> **Task statement**
Render every line of the listing below as a JSON list of strings, one string per line, skipping blank lines. Omit the picture placeholders.

Stored dataset entries
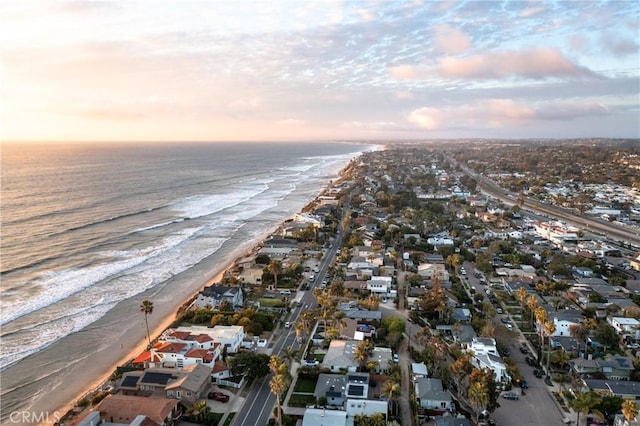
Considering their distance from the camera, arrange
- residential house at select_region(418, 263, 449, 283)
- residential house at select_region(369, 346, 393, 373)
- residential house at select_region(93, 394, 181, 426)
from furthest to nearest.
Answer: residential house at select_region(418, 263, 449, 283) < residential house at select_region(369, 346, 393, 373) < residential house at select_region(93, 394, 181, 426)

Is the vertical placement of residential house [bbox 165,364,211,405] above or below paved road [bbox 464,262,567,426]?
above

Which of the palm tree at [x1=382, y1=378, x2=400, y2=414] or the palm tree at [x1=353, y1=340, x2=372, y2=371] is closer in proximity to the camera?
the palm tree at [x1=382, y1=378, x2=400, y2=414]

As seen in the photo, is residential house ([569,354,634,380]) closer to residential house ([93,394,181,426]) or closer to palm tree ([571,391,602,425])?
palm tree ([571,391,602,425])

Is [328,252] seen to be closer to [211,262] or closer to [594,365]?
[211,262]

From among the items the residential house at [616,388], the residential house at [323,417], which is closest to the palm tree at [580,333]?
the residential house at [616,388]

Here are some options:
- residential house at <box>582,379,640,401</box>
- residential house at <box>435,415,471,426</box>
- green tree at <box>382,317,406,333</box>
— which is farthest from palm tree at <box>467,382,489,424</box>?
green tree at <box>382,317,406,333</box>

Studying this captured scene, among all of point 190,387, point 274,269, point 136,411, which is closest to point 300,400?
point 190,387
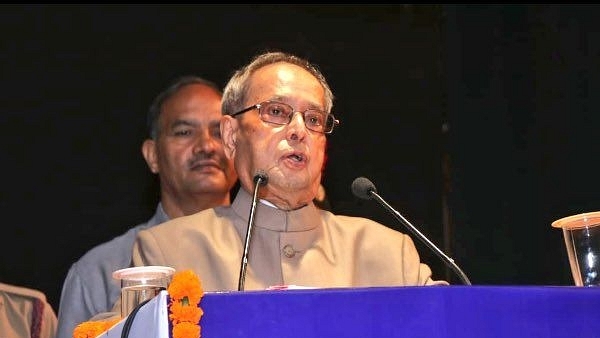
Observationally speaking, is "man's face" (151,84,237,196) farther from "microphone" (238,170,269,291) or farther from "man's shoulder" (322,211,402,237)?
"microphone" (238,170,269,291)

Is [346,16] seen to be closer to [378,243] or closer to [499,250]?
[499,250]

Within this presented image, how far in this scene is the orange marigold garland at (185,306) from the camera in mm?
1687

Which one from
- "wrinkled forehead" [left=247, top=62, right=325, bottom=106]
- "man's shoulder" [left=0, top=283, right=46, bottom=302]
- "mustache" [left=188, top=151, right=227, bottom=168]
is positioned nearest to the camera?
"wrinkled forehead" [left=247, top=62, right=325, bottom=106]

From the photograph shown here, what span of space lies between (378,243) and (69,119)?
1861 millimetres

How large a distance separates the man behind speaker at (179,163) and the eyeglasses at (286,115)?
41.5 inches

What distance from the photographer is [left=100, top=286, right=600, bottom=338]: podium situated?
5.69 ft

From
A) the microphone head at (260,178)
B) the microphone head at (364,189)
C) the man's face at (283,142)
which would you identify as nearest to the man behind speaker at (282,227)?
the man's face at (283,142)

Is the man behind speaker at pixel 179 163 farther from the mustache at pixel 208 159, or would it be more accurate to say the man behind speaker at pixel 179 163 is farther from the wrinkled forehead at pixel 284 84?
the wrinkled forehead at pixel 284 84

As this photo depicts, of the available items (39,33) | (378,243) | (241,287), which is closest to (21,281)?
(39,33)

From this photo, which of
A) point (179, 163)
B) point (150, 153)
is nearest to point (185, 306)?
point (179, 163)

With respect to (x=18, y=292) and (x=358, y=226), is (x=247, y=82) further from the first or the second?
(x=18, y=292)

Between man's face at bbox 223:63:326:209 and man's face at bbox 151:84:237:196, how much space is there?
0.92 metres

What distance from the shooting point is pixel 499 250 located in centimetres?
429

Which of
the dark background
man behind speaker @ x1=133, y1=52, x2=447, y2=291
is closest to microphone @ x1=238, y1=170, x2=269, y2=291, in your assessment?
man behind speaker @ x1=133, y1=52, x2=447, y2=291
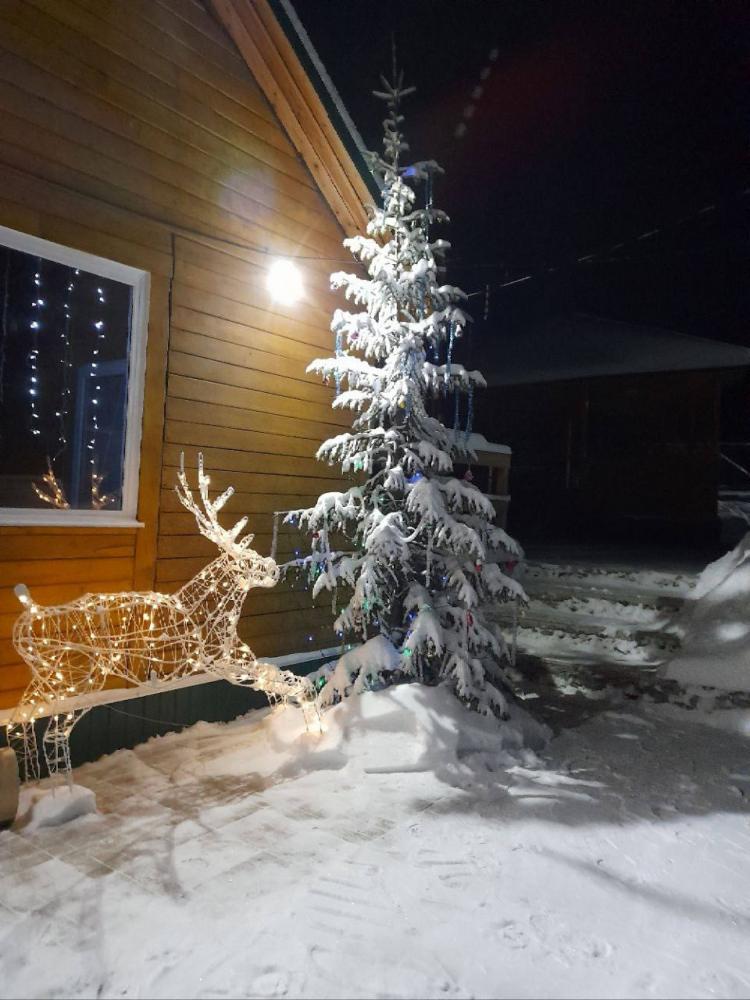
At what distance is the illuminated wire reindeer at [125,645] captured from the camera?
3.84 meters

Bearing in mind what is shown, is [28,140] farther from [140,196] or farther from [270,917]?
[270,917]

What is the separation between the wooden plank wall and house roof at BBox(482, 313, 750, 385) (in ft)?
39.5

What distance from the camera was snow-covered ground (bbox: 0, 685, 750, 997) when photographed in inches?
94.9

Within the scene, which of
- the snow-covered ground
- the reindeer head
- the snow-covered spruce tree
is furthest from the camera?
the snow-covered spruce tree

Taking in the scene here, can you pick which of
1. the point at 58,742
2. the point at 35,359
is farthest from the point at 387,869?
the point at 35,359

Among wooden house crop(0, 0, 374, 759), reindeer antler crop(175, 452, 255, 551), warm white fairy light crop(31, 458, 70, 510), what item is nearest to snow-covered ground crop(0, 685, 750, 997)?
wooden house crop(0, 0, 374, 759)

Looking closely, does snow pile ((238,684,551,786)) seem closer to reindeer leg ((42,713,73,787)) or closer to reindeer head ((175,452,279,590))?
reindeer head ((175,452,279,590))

> **Written answer**
[
  "Considering their distance from the camera, arrange",
  "- residential house at select_region(418, 263, 449, 283)",
  "- residential house at select_region(369, 346, 393, 373)",
  "- residential house at select_region(93, 394, 181, 426)",
  "from furthest to nearest.",
  "Answer: residential house at select_region(418, 263, 449, 283) < residential house at select_region(369, 346, 393, 373) < residential house at select_region(93, 394, 181, 426)",
  "Is the vertical placement of residential house [bbox 165,364,211,405] above or below paved road [bbox 464,262,567,426]?",
  "above",
  "Which of the palm tree at [x1=382, y1=378, x2=400, y2=414] or the palm tree at [x1=353, y1=340, x2=372, y2=371] is closer in proximity to the camera?",
  "the palm tree at [x1=382, y1=378, x2=400, y2=414]",
  "As seen in the photo, is residential house ([569,354,634,380]) closer to residential house ([93,394,181,426]) or closer to palm tree ([571,391,602,425])?",
  "palm tree ([571,391,602,425])",
  "Is [328,252] seen to be closer to [211,262] or closer to [594,365]?",
  "[211,262]",
  "From among the items the residential house at [616,388], the residential house at [323,417], which is closest to the palm tree at [580,333]?",
  "the residential house at [616,388]",
  "Here are some options:",
  "- residential house at <box>582,379,640,401</box>",
  "- residential house at <box>435,415,471,426</box>",
  "- green tree at <box>382,317,406,333</box>",
  "— which is farthest from palm tree at <box>467,382,489,424</box>?",
  "green tree at <box>382,317,406,333</box>",
  "Studying this captured scene, among all of point 190,387, point 274,269, point 136,411, which is closest to point 300,400?",
  "point 190,387",
  "Observationally speaking, is \"man's face\" (151,84,237,196) farther from \"microphone\" (238,170,269,291) or farther from \"man's shoulder\" (322,211,402,237)?",
  "\"microphone\" (238,170,269,291)",
  "Is [346,16] seen to be closer to [378,243] or closer to [499,250]?",
  "[499,250]",
  "Within this presented image, how far in this scene is the orange marigold garland at (185,306) from the camera in mm?",
  "1687",
  "Which one from",
  "- \"wrinkled forehead\" [left=247, top=62, right=325, bottom=106]",
  "- \"man's shoulder\" [left=0, top=283, right=46, bottom=302]",
  "- \"mustache\" [left=188, top=151, right=227, bottom=168]",
  "is positioned nearest to the camera?",
  "\"wrinkled forehead\" [left=247, top=62, right=325, bottom=106]",
  "From the photograph shown here, what span of space lies between (378,243) and (69,119)?",
  "1861 millimetres",
  "How large a distance separates the man behind speaker at (179,163) and the eyeglasses at (286,115)?",
  "41.5 inches",
  "What distance from the photographer is [left=100, top=286, right=600, bottom=338]: podium situated?",
  "5.69 ft",
  "From",
  "A) the microphone head at (260,178)",
  "B) the microphone head at (364,189)",
  "C) the man's face at (283,142)",
  "which would you identify as nearest to the man behind speaker at (282,227)?",
  "the man's face at (283,142)",
  "Is the man behind speaker at pixel 179 163 farther from the mustache at pixel 208 159, or would it be more accurate to say the man behind speaker at pixel 179 163 is farther from the wrinkled forehead at pixel 284 84?",
  "the wrinkled forehead at pixel 284 84",
  "As this photo depicts, of the available items (39,33) | (378,243) | (241,287), which is closest to (21,281)?",
  "(39,33)",
  "From this photo, which of",
  "A) point (179, 163)",
  "B) point (150, 153)",
  "is nearest to point (185, 306)?",
  "point (179, 163)",
  "With respect to (x=18, y=292) and (x=358, y=226), is (x=247, y=82) further from the first or the second?",
  "(x=18, y=292)",
  "Between man's face at bbox 223:63:326:209 and man's face at bbox 151:84:237:196, how much space is there?",
  "0.92 metres",
  "What distance from the shooting point is pixel 499 250 located in centimetres?",
  "429",
  "Which of",
  "the dark background",
  "man behind speaker @ x1=133, y1=52, x2=447, y2=291",
  "is closest to microphone @ x1=238, y1=170, x2=269, y2=291, in your assessment?",
  "man behind speaker @ x1=133, y1=52, x2=447, y2=291",
  "At what distance is the illuminated wire reindeer at [125,645] captured from the camera?",
  "3.84 meters",
  "Bearing in mind what is shown, is [28,140] farther from [140,196] or farther from [270,917]?",
  "[270,917]",
  "What is the separation between the wooden plank wall and house roof at BBox(482, 313, 750, 385) (in ft)?",
  "39.5",
  "What distance from the camera was snow-covered ground (bbox: 0, 685, 750, 997) when photographed in inches?",
  "94.9",
  "Within the scene, which of",
  "- the snow-covered ground",
  "- the reindeer head",
  "- the snow-covered spruce tree",
  "is furthest from the camera?",
  "the snow-covered spruce tree",
  "Taking in the scene here, can you pick which of",
  "1. the point at 58,742",
  "2. the point at 35,359",
  "is farthest from the point at 387,869?",
  "the point at 35,359",
  "Among wooden house crop(0, 0, 374, 759), reindeer antler crop(175, 452, 255, 551), warm white fairy light crop(31, 458, 70, 510), what item is nearest to snow-covered ground crop(0, 685, 750, 997)?",
  "wooden house crop(0, 0, 374, 759)",
  "Looking closely, does snow pile ((238,684,551,786)) seem closer to reindeer leg ((42,713,73,787)) or closer to reindeer head ((175,452,279,590))?",
  "reindeer head ((175,452,279,590))"
]